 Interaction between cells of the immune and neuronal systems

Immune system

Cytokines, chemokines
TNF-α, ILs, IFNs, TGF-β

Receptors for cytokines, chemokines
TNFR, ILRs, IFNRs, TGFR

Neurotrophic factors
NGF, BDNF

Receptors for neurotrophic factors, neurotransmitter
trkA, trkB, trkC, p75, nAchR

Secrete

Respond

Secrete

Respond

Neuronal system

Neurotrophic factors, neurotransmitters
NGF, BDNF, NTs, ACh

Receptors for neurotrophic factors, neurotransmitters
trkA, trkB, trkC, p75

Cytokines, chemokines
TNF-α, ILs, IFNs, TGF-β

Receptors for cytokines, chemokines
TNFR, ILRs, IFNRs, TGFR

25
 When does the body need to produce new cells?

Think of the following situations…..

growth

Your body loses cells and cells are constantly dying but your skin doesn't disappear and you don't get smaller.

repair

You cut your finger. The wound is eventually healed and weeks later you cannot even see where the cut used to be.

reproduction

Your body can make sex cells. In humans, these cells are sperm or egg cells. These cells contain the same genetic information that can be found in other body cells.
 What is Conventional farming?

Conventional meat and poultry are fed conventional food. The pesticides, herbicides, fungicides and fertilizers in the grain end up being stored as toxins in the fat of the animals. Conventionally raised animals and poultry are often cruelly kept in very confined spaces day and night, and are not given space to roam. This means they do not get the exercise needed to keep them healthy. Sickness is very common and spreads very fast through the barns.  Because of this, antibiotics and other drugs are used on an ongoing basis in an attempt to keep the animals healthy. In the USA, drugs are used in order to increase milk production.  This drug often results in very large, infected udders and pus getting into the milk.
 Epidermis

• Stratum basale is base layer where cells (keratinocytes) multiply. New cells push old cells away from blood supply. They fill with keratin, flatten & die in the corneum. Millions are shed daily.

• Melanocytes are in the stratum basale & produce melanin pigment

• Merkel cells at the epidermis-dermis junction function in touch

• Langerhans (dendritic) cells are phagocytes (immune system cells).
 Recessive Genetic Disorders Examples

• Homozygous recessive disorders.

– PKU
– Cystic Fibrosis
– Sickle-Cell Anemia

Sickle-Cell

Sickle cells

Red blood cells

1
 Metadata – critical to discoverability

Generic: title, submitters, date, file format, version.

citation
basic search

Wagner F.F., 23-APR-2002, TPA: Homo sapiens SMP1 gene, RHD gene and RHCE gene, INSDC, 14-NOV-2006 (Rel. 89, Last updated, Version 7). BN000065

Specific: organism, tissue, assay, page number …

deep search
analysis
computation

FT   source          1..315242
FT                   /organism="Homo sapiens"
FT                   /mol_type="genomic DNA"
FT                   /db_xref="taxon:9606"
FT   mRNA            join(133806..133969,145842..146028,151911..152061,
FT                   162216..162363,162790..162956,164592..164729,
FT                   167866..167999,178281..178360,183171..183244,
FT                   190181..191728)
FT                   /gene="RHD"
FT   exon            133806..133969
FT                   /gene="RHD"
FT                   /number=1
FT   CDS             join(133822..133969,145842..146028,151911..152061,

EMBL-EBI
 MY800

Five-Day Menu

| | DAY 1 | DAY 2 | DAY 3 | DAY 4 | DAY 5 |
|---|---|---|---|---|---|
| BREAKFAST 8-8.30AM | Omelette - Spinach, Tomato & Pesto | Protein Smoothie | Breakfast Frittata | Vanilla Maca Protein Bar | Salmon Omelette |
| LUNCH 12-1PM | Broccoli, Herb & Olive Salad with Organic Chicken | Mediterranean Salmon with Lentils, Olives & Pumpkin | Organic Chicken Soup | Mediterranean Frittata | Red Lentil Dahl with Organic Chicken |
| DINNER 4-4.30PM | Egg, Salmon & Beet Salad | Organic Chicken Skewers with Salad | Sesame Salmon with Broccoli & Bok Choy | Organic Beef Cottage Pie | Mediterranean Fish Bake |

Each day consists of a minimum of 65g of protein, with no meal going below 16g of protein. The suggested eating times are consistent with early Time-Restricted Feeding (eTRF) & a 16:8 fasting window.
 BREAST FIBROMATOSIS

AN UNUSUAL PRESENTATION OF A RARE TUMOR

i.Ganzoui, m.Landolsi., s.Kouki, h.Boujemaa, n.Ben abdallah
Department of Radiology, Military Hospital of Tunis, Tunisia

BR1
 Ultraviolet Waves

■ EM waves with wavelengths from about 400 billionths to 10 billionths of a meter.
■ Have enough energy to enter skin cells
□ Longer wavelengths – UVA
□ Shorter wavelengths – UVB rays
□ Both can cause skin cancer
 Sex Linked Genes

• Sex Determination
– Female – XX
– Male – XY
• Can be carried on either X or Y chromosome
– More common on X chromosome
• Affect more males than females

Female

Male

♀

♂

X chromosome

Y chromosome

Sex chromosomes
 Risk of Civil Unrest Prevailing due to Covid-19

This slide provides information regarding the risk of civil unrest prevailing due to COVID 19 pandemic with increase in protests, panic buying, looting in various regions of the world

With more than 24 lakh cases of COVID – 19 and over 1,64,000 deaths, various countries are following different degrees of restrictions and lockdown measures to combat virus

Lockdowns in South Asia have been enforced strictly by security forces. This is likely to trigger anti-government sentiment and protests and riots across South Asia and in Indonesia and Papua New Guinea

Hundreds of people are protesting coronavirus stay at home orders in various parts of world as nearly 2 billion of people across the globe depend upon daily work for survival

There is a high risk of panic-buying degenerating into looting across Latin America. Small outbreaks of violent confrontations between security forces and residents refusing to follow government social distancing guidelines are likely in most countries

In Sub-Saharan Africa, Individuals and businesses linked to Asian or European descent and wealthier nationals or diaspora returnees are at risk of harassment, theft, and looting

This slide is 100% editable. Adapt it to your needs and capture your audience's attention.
==*==
- _What the exercise asks_
Among the records above, find each line holding the string "organism" and pull it out.

- _Result of this task_
Specific: organism, tissue, assay, page number …
FT                   /organism="Homo sapiens"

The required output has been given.